“Just be honest,” says country musician Billy Joe Shaver. “If you’re honest, you’ll be different. And if you’re different, you’ll be good.” The 75-year-old speaks from experience. From driving Nashville’s country music renaissance in the early seventies to performing at the Grand Ole Opry in 1999, Shaver has forged a career of showmanship and songwriting that will be displayed at The Ark on Saturday, July 5th.
“I’m a songwriter at heart,” Shaver says. “God blessed me with [the ability] and I’ve done the best I can with it,” writing entire albums for both Waylon Jennings and Willie Nelson—his record for Jennings, Honky Tonk Heroes, reinvigorated the Nashville country music scene when it was released in 1973. “It changed everything around town,” Shaver recounts. “Everybody started wearing blue jeans, whereas before you couldn’t get into some of the clubs without wearing a tie. It all changed. [There were] mostly rock ‘n’ roll clubs around Nashville, not country. Everything changed.”
The album galvanized country music by way of a new subgenre, so-called outlaw country. “I guess for lack of anything else to call it,” Shaver says with a chuckle. “Really more like outcast.” Despite the label, his songs began appearing on albums of legendary musicians like Kris Kristofferson, Patty Loveless, Elvis Presley and Bob Dylan. “To me, that’s the greatest gift on earth—for someone to care enough about what you wrote down, and the art that you put forth, to take it and make it their own,” Shaver says. “Just about everybody recorded my songs, so I’m indebted. I’m just happy to be in it.”

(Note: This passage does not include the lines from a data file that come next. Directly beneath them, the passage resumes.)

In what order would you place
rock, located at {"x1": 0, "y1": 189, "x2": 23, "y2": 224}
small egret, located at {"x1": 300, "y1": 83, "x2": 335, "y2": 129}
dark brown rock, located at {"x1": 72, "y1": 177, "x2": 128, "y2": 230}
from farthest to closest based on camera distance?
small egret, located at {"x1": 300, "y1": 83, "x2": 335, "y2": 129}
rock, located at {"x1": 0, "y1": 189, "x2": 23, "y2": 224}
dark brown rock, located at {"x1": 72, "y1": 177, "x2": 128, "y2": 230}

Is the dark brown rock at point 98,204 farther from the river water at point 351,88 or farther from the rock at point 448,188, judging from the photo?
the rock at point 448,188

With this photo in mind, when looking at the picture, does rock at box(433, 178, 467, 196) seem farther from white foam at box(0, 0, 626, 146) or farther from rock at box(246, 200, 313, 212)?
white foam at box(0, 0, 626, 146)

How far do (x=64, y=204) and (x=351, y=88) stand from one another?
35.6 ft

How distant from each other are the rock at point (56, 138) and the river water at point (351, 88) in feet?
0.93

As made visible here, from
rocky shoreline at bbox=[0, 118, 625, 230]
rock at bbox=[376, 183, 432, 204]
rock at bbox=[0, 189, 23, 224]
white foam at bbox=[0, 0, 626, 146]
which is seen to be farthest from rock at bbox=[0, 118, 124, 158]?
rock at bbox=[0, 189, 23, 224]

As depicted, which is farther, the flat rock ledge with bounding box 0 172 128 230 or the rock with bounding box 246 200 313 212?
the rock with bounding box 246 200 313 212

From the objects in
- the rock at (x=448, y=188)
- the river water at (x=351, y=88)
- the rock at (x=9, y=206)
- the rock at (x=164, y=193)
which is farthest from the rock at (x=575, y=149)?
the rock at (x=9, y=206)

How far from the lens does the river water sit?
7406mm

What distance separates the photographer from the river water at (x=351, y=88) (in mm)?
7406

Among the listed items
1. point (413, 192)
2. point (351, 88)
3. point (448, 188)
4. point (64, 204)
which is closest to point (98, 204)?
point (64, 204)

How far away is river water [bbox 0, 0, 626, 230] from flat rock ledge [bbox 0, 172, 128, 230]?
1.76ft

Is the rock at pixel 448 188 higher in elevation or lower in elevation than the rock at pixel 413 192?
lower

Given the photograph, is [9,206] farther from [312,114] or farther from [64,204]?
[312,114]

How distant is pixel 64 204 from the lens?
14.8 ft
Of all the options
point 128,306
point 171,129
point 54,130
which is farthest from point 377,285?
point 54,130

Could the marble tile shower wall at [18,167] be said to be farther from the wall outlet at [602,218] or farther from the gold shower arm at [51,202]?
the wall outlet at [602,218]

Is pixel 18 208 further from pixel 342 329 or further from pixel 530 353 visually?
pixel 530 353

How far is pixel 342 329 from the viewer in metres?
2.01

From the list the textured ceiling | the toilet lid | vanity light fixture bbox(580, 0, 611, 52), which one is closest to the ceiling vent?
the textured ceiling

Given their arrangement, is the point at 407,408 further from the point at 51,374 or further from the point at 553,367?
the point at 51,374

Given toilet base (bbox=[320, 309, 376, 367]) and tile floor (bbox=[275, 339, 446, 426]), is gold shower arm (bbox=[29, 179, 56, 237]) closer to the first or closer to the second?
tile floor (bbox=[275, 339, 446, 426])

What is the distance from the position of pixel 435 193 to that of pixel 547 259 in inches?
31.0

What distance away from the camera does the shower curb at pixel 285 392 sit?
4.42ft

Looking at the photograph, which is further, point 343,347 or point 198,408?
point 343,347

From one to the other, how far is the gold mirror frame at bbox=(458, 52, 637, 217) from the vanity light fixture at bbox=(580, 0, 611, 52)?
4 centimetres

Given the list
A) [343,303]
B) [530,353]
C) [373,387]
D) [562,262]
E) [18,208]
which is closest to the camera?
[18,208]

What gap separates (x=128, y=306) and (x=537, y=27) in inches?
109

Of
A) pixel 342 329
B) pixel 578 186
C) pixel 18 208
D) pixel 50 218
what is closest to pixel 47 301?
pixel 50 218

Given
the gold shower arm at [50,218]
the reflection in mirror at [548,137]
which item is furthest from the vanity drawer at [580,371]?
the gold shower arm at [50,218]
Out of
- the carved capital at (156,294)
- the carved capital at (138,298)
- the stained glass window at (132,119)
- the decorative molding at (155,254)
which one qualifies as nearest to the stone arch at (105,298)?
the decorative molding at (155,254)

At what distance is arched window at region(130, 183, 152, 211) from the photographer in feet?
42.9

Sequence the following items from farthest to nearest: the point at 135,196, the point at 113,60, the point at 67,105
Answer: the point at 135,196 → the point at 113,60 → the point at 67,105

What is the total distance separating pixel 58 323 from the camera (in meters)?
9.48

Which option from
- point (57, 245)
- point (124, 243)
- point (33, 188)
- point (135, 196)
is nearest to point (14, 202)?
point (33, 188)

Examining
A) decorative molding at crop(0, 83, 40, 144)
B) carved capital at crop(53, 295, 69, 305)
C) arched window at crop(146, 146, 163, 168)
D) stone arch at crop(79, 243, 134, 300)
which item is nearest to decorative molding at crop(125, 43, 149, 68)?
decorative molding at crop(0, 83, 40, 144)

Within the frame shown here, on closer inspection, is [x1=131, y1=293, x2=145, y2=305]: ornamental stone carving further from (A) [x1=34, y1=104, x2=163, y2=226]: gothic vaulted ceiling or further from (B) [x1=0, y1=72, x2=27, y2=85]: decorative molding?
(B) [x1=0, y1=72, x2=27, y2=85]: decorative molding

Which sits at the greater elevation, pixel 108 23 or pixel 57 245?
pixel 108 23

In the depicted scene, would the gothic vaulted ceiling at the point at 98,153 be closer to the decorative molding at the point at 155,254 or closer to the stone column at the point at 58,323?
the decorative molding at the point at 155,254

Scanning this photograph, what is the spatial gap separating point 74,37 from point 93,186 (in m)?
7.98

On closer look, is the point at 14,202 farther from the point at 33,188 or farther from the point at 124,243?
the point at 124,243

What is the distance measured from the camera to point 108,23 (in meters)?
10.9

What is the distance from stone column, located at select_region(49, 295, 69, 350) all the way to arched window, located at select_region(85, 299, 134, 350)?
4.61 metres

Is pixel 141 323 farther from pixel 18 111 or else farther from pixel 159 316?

This summer Shaver and company set out on a twenty-seven show tour, playing from Texas to New York. “We go up and down the road in a fifteen-passenger van. We tried the bus for about a month; it didn’t work. We share time driving, the four of us. We sell out these little places we’re playing, sometimes we get a big one and we sell it out, too. Long as I got enough money to get to the next gig, I figure I’m alright,” he half jokes. Shaver’s shows inspire memories of bygone days when good music filled small country haunts not sponsored by major automobile brands or cable TV providers. Backed by a proficient power trio, Shaver wins over crowds with his signature blend of rip-roaring country songs and flippant banter. And you can count on hearing the hits like “Ride Me Down Easy,” “Old Chunk of Coal,” “When Fallen Angels Fly,” “Old Five & Dimers Like Me” and “Georgia on a Fast Train.” “I have to do ‘em,” he says, “because they just keep hollering for ‘em and they ain’t gonna quit till you do,” Shaver says gleefully.
But if you’ve seen him before, don’t hesitate to line up outside The Ark one more time. “It’s a different crowd every night—different chemistry—and it’s all new to me. It’s fun. That’s what makes a good show: a good audience,” he says. It will likely be worth the trip just to hear him talk about the old days. From his time with Willie and Waylon to the “same girl I married three different times,” Shaver uses his frank, lyrical anecdotes to bring his colorful past to life. But regarding the future, he speaks only of the road: “I like everything about it. As long as I got my legs under me, ain’t nothing gonna stop me.”
Billy Joe Shaver, $25, 8pm, Saturday, July 5,
The Ark, 316 South Main Street, Ann Arbor, MI 48104.